[Start]
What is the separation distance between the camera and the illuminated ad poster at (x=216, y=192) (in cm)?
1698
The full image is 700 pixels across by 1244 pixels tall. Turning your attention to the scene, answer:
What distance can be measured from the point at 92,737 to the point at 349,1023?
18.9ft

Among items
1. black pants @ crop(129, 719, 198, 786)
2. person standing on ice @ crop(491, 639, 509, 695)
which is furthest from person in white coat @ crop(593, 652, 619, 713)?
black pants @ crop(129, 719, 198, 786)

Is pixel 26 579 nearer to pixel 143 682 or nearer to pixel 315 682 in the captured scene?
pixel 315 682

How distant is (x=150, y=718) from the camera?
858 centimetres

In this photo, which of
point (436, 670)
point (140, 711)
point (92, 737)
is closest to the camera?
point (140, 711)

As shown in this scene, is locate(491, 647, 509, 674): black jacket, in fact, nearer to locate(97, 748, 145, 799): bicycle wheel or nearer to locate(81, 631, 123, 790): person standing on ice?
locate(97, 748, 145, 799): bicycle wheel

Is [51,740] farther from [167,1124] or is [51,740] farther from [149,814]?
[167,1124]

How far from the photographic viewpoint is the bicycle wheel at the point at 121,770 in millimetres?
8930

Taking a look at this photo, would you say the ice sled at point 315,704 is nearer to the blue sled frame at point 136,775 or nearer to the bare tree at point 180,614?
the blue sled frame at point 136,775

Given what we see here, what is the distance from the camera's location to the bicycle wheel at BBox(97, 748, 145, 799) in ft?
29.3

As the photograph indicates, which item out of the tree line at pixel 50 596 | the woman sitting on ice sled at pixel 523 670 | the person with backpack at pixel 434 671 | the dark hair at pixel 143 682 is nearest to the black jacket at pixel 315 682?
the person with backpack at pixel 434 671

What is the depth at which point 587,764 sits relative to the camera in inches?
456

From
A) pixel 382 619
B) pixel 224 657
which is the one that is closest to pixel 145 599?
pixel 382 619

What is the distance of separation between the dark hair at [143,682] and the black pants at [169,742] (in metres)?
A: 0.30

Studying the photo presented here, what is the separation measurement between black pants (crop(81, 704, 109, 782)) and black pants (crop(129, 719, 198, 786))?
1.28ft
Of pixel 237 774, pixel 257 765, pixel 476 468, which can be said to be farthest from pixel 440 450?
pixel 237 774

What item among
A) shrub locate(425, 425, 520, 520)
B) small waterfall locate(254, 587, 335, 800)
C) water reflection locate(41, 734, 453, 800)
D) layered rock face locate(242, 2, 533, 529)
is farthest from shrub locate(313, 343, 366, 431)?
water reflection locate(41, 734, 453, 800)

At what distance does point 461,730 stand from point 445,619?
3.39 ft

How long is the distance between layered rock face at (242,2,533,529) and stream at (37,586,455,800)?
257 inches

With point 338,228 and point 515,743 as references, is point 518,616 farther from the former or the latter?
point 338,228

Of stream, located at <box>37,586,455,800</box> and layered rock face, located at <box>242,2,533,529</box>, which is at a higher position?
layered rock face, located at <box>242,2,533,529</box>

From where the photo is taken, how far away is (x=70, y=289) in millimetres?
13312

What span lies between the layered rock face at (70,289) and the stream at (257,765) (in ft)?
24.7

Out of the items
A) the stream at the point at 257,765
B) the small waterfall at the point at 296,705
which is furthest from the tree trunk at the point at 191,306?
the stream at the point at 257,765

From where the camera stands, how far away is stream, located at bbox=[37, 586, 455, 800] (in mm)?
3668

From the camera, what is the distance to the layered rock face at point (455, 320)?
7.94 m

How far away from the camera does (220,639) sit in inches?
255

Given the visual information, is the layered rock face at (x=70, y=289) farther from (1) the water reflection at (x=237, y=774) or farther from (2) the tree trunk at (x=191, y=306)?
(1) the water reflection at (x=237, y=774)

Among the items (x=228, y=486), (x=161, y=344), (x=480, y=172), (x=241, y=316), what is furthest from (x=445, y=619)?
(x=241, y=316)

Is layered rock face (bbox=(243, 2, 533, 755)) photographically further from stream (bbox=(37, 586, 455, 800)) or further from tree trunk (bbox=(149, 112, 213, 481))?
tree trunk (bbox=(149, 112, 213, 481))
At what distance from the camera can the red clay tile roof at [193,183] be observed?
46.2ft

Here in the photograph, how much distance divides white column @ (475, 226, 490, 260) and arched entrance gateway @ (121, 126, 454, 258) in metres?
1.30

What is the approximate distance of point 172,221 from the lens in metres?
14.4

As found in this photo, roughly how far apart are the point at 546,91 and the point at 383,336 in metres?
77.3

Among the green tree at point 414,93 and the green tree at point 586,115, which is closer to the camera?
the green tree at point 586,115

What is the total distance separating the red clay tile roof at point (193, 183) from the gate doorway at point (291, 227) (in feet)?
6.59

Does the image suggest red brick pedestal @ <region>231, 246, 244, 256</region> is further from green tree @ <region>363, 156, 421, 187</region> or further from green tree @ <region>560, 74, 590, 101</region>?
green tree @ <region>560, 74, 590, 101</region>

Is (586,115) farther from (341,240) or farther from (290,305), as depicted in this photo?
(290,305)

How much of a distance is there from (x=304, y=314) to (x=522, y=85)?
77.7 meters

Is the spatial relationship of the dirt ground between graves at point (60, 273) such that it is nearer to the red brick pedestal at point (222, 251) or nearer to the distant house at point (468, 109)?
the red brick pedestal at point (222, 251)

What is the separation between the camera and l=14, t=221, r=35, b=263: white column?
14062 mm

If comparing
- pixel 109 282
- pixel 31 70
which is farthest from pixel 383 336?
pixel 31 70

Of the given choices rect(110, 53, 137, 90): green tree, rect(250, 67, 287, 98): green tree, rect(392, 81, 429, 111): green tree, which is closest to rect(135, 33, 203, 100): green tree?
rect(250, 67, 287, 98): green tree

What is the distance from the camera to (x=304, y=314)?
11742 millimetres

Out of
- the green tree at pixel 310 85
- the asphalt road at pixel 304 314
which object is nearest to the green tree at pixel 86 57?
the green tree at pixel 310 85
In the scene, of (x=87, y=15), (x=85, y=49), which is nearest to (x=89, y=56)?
[End]
### Your goal
Transcribe the material above word for word.

### Response
What is the separation distance between the camera and the illuminated ad poster at (x=216, y=192) (in cm)?
1698
The full image is 700 pixels across by 1244 pixels tall. Turning your attention to the scene, answer:
What distance can be measured from the point at 92,737 to the point at 349,1023?
18.9ft

Among items
1. black pants @ crop(129, 719, 198, 786)
2. person standing on ice @ crop(491, 639, 509, 695)
which is furthest from person in white coat @ crop(593, 652, 619, 713)?
black pants @ crop(129, 719, 198, 786)

Is pixel 26 579 nearer to pixel 143 682 or nearer to pixel 315 682 in the captured scene?
pixel 315 682

How distant is (x=150, y=718) from the camera?
858 centimetres

In this photo, which of
point (436, 670)
point (140, 711)
point (92, 737)
is closest to the camera?
point (140, 711)

As shown in this scene, is locate(491, 647, 509, 674): black jacket, in fact, nearer to locate(97, 748, 145, 799): bicycle wheel or nearer to locate(81, 631, 123, 790): person standing on ice?
locate(97, 748, 145, 799): bicycle wheel

Is [51,740] farther from [167,1124] or is [51,740] farther from [149,814]?
[167,1124]

How far from the photographic viewpoint is the bicycle wheel at the point at 121,770 in millimetres?
8930

Taking a look at this photo, would you say the ice sled at point 315,704 is nearer to the blue sled frame at point 136,775 or nearer to the bare tree at point 180,614?
the blue sled frame at point 136,775

Given what we see here, what is the distance from the camera's location to the bicycle wheel at BBox(97, 748, 145, 799) in ft?
29.3

As the photograph indicates, which item out of the tree line at pixel 50 596 | the woman sitting on ice sled at pixel 523 670 | the person with backpack at pixel 434 671 | the dark hair at pixel 143 682 is nearest to the black jacket at pixel 315 682?
the person with backpack at pixel 434 671

What is the depth at which point 587,764 sits relative to the camera in inches?
456

From
A) pixel 382 619
B) pixel 224 657
which is the one that is closest to pixel 145 599?
pixel 382 619

What is the distance of separation between the dark hair at [143,682] and the black pants at [169,742] (in metres)?
A: 0.30

Studying the photo presented here, what is the separation measurement between black pants (crop(81, 704, 109, 782)) and black pants (crop(129, 719, 198, 786))?
1.28ft
Of pixel 237 774, pixel 257 765, pixel 476 468, which can be said to be farthest from pixel 440 450?
pixel 237 774

What item among
A) shrub locate(425, 425, 520, 520)
B) small waterfall locate(254, 587, 335, 800)
C) water reflection locate(41, 734, 453, 800)
D) layered rock face locate(242, 2, 533, 529)
is farthest from shrub locate(313, 343, 366, 431)?
water reflection locate(41, 734, 453, 800)

At what distance does point 461,730 stand from point 445,619?
3.39 ft

How long is the distance between layered rock face at (242,2,533,529) and stream at (37,586,455,800)?
257 inches

With point 338,228 and point 515,743 as references, is point 518,616 farther from the former or the latter?
point 338,228

Of stream, located at <box>37,586,455,800</box> and layered rock face, located at <box>242,2,533,529</box>, which is at a higher position?
layered rock face, located at <box>242,2,533,529</box>

From where the photo is taken, how far away is (x=70, y=289) in millimetres?
13312

What span lies between the layered rock face at (70,289) and the stream at (257,765) (in ft)?
24.7

Out of the items
A) the stream at the point at 257,765
B) the small waterfall at the point at 296,705
which is furthest from the tree trunk at the point at 191,306?
the stream at the point at 257,765

From where the camera stands, how far away is stream, located at bbox=[37, 586, 455, 800] (in mm)?
3668

From the camera, what is the distance to the layered rock face at point (455, 320)?
7.94 m

How far away from the camera does (220,639) sit in inches?
255

Given the visual information, is the layered rock face at (x=70, y=289) farther from (1) the water reflection at (x=237, y=774) or farther from (2) the tree trunk at (x=191, y=306)?
(1) the water reflection at (x=237, y=774)

Among the items (x=228, y=486), (x=161, y=344), (x=480, y=172), (x=241, y=316), what is furthest from (x=445, y=619)?
(x=241, y=316)

Is layered rock face (bbox=(243, 2, 533, 755)) photographically further from stream (bbox=(37, 586, 455, 800)) or further from tree trunk (bbox=(149, 112, 213, 481))?
tree trunk (bbox=(149, 112, 213, 481))
At what distance from the camera can the red clay tile roof at [193,183] be observed?
46.2ft

Here in the photograph, how much distance divides white column @ (475, 226, 490, 260) and arched entrance gateway @ (121, 126, 454, 258) in metres?
1.30

What is the approximate distance of point 172,221 from the lens in metres?
14.4

As found in this photo, roughly how far apart are the point at 546,91 and the point at 383,336 in metres?
77.3

Among the green tree at point 414,93 and the green tree at point 586,115, which is closer to the camera?
the green tree at point 586,115

What is the total distance separating the red clay tile roof at point (193, 183) from the gate doorway at point (291, 227) (in feet)?
6.59

Does the image suggest red brick pedestal @ <region>231, 246, 244, 256</region> is further from green tree @ <region>363, 156, 421, 187</region> or further from green tree @ <region>560, 74, 590, 101</region>?
green tree @ <region>560, 74, 590, 101</region>

Is (586,115) farther from (341,240) or farther from (290,305), as depicted in this photo?
(290,305)

How much of a distance is there from (x=304, y=314) to (x=522, y=85)?
77.7 meters

Is the spatial relationship of the dirt ground between graves at point (60, 273) such that it is nearer to the red brick pedestal at point (222, 251) or nearer to the distant house at point (468, 109)?
the red brick pedestal at point (222, 251)

What is the separation between the camera and l=14, t=221, r=35, b=263: white column?
14062 mm

If comparing
- pixel 109 282
- pixel 31 70
which is farthest from pixel 383 336?
pixel 31 70

Of the given choices rect(110, 53, 137, 90): green tree, rect(250, 67, 287, 98): green tree, rect(392, 81, 429, 111): green tree, which is closest to rect(135, 33, 203, 100): green tree?
rect(250, 67, 287, 98): green tree

What is the distance from the camera to (x=304, y=314)?
11742 millimetres

Out of
- the green tree at pixel 310 85
- the asphalt road at pixel 304 314
which object is nearest to the green tree at pixel 86 57?
the green tree at pixel 310 85
In the scene, of (x=87, y=15), (x=85, y=49), which is nearest to (x=89, y=56)?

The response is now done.